ABSTRACT. We present compatible finite element spatial discretizations for three-dimensional equations relevant to numerical weather prediction. This work is a subject of ongoing development with the UK Meteorological Office, as part of the ``Gung-Ho'' dynamical core project. We focus on a procedure known as ``hybridization,'' where the equations are discretized in such a way that element-wise static condensation is permitted. This approach leads to a sparse problem defined only on mesh interfaces, and the original fields can then be recovered in a purely local manner. The implementation of hybridized finite element solvers is challenging since this procedure requires invasive intervention in intricate numerical codes for matrix assembly to construct the appropriate condensed operators.
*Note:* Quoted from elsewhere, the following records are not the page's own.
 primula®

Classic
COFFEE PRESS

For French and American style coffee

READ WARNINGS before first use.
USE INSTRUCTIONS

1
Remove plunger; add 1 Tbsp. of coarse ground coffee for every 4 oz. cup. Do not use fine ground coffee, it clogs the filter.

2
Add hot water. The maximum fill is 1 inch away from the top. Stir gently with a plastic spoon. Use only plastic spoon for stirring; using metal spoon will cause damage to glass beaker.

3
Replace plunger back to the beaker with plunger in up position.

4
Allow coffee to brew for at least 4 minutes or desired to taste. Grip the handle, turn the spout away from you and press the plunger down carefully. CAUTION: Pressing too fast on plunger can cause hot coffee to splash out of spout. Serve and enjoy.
Firedrake is a finite element library comprised of several domain-specific abstractions. Recent developments have introduced a new framework for the code-generation of static condensation and local recovery operations. In this talk, we show how the development of hybridized solvers can be simplified significantly by using a framework which abstracts away each component of the algorithm. Our approach allows for the design of sophisticated preconditioning interfaces using hybridization that composes naturally with the numerical linear algebra library provided by PETSc.

16:10
Rational eigensolvers in SLEPc: application to the source-free Helmholtz equation
SPEAKER: Jose E. Roman

ABSTRACT. SLEPc provides solvers for nonlinear eigenvalue problems, including polynomial (PEP) and general (NEP). We have recently added specific support for rational eigenproblems as a particular case of NEP. This formulation appears in the solution of the source-free Helmholtz equation in frequency-dispersive media, for instance in the analysis of photonic open structures or the study of scattering resonances of metallic nano-structures.